====== Extrait choisi
Mais les changements de pratiques agricoles ne sont de loin pas les seules causes du déclin de l’avifaune. Notre société de loisirs, qui a connu une forte expansion au cours des dernières décennies, y est également pour beaucoup. «La forte présence humaine dans les forêts, les montagnes et aux abords des plans d’eau exerce une pression supplémentaire et dérange la faune dans ses derniers recoins de liberté», insiste François Turrian. Lequel rappelle aussi le rôle joué par la chasse dans le déclin d’espèces comme la bécasse des bois, le tétras-lyre ou le lagopède alpin, qui font toujours l’objet de prélèvements malgré la fragilité de leurs effectifs.
Projets de sauvegarde
D’autres oiseaux, en revanche, ont fait leur apparition sur notre territoire ces dernières décennies. C’est le cas notamment du martinet à ventre blanc, du corbeau freux ou de la tourterelle turque. «Cette dernière s’est répandue en Europe de l’Ouest dans les années 1940-1950, très probablement du fait de l’expansion des villes et de la chaleur qu’elles y ont trouvée. Issu de l’est de l’Europe, le corbeau freux semble, lui, s’être installé grâce à la nourriture trouvée dans les campagnes et son adaptation à nicher sur les arbres des agglomérations, où il rencontre probablement moins de prédateurs.»
Enfin, les projets développés par BirdLife et différentes associations ont permis aussi de redresser les effectifs de certaines espèces menacées. L’inondation de parcelles dans le Grand-Marais a redynamisé les populations de vanneaux huppés, qui vivaient autrefois dans les zones alluviales et avaient presque disparu. Même succès avec la chevêche d’Athéna, dont les effectifs ont triplé en trente ans grâce à la plantation d’arbres à cavités et à la pose de nichoirs.
============
• Consignes
**a.** D'après l'extrait sur l'avifaune, comment les effectifs de la chevêche d'Athéna ont-ils évolué en trente ans ?
**b.** Rédigez la suite de l'extrait sur l'avifaune à partir de sa dernière phrase.
====== Données présentées
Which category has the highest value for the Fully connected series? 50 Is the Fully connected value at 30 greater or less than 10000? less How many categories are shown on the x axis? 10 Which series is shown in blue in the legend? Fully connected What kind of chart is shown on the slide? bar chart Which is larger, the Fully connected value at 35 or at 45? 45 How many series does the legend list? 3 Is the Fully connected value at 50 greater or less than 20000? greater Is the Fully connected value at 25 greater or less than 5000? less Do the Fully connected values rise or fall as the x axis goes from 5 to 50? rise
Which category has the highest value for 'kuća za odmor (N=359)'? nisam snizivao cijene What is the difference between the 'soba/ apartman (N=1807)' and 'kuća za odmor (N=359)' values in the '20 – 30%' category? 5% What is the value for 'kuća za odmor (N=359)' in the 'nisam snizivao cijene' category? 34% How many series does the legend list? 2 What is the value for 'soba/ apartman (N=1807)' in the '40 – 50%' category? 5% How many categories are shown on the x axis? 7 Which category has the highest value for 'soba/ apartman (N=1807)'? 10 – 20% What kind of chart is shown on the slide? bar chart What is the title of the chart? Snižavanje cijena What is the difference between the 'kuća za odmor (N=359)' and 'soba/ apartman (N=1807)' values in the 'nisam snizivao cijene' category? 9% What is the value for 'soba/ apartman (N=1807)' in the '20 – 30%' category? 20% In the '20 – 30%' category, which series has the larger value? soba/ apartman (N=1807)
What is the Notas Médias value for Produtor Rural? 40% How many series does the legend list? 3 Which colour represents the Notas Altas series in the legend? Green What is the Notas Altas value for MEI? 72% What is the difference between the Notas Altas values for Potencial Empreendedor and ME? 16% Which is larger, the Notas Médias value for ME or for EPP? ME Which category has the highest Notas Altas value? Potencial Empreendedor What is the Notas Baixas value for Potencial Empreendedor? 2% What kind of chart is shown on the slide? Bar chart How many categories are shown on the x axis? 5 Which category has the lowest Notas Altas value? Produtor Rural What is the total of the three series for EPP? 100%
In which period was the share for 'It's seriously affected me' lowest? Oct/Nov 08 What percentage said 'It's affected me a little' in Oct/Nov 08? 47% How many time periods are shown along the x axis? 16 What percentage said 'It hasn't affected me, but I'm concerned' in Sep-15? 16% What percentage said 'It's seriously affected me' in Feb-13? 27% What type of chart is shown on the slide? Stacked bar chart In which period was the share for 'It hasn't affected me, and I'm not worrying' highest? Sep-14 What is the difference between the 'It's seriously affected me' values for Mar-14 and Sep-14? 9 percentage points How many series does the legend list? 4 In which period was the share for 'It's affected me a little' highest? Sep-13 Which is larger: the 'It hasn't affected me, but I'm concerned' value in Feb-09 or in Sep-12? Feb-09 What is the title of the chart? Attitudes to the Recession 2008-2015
============
• Corrigé
**a.** Ils ont triplé.

**b.**
«Ces exemples nous rappellent que la disparition de nos oiseaux n’est pas une fatalité. Nous possédons aujourd’hui les connaissances suffisantes pour appliquer des politiques privées et publiques pour les sauver. Mais il faut pour cela des moyens financiers et humains, ainsi que des partenariats sur la durée», conclut François Turrian.
Questions à...
Chloé Pang, porte-parole de la Station ornithologique suisse
Les espèces d’oiseaux migrateurs transitant par notre pays ont-elles évolué ces dernières décennies?
Oui, nous remarquons que le changement climatique et notamment les épisodes de sécheresse ont modifié les trajectoires de plusieurs migrateurs. On trouve notamment chez nous des espèces qui transitaient alors plutôt dans les zones méditerranéennes, comme l’élanion blanc, un rapace proche des milans. Sa première observation en Suisse remonte à 1990 et, depuis 2014, on le voit chaque année. Même chose avec le rollier d’Europe, oiseau bleu azur qui a plutôt ses quartiers dans le sud de la France, mais que la sécheresse de l’été dernier a fait affluer en très grand nombre chez nous.
Quelles conséquences ces changements ont-ils sur la biodiversité?
Les communautés vont se modifier et donc les concurrences aussi. Il faudra voir alors quelles espèces tirent leur épingle du jeu dans les nouvelles conditions de lutte pour les ressources disponibles.
Quant aux perspectives pour les années à venir, quelles sont-elles?
Nous allons probablement assister à l’arrivée d’oiseaux encore rares aujourd’hui et, à l’inverse, observer la diminution ou la disparition en Suisse d’autres espèces, parce qu’elles seront forcées de migrer plus au nord du continent pour bénéficier de la fraîcheur qu’elles ne trouveront plus chez nous.